Reintroducing the Letters after the coming of the Son of God would be like saying: Moses is more than the Teacher that would come after him. Going back to Moses' revelation would be like saying: There is no other to expect.
Introducing the transliterated Tetragrammaton with medieval vocalization to the NT texts is a decision that reveals a thorough disregard for the impact of the coming of Christ to the revelation of God. It is an attempt (as an overreaction to Trinitarian dogma) to separate Father from Son, to override the new way of speaking of God and Christ as shown by the Apostles in their letters.

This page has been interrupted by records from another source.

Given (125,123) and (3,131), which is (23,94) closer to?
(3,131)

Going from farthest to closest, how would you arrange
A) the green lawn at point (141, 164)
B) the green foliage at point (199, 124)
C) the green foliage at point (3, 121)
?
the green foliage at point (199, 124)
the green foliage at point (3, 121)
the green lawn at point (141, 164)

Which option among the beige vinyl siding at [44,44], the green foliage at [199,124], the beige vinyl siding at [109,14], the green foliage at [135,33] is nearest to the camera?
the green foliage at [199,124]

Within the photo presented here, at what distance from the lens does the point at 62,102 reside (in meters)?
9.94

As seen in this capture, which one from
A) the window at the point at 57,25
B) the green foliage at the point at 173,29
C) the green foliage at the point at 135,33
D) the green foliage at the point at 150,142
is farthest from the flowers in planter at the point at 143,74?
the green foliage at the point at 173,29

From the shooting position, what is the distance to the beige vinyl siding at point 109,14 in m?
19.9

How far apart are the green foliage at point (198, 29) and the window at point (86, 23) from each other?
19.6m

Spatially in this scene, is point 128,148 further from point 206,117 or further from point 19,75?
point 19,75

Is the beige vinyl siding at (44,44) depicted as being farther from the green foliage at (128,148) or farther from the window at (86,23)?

I can appreciate some challenging element in this translational approach. With other translations it has in common that not every decision has been thoroughly thought through.
The question asks for a positive justification for the use of that specific Latin-alphabet rendering. I don't see where a text-based justification is going to come from. That rendering is the result of a misunderstanding. In traditional Jewish pointed orthography, the four consonants of the name are written with those vowels -- not because anyone anywhere in the Masoretic tradition ever thought that the word was pronounced that way, but to serve as a reminder not to try for the original pronunciation. See http://hermeneutics.stackexchange.com/a/6063/947 and surrounding answers for plenty of detail. Later, non-Jewish readers mistook this for the actual pronunciation, and we were off for the races.
In making a translation, some think that it's important to make it clear where the different Hebrew deity-words appear. If some translator into English decided to uniformly use Jehovah for the four-letter name (where others choose LORD, or others put the Hebrew letters), and use other words for the other words, I suppose that's better than just picking words at random.
In the Hebrew Scriptures
The Tetragrammaton (four-letter name of God) appears multiple times in the Hebrew Scriptures. Many translations render this as LORD, following the Jewish practice of not pronouncing the Divine Name (though the Jews do write the name in their scriptures). The Jerusalem Bible renders the name as Yahweh, which is a scholarly “best guess” at the original pronunciation. The New World Translation uses Jehovah, which is almost certainly not the original pronunciation, but is the traditional rendering in English, found in both religious and secular books for many many years. Certainly including some form of the name is more accurate than bowdlerising it.
So, the name is there, in the text, and the translation includes it. Translations which leave it out are the ones which need to explain themselves, not the ones which leave it in.
In the Christian Greek Scriptures
The New World Translation also uses the name Jehovah in the Greek Scriptures, although it is not found there in any extant manuscript. When the Greek text quotes the Septuagint, they reinsert the name (yes, reinsert, as they maintain that it was there originally). Certainly there do exist editions of the Septuagint which contain the untranslated and untransliterated Tetragrammaton, and others which render the divine name as Pipi, suggesting that they were copied from an earlier version which contained the original Tetragrammaton, the Hebrew letters of which look a little like the Greek letters for Pipi. So, where the Christian scriptures quote passages from the Septuagint, it is somewhat reasonable to assume that the Tetragrammaton, or some variant thereof, existed in the original text and was later lost.
However, NWT includes the divine name in other places too. Sometimes support comes from the existence of the Tetragrammaton in Hebrew translations of the Christian Greek Scriptures (some of those Hebrew translations used for support are actually fairly recent, so any support they offer is tenuous at best). The name Jehovah occurs many times in the New World Translation of the Christian Greek Scriptures, each time accompanied by a footnote and an explanation of the rationale in The New World Translation — with References.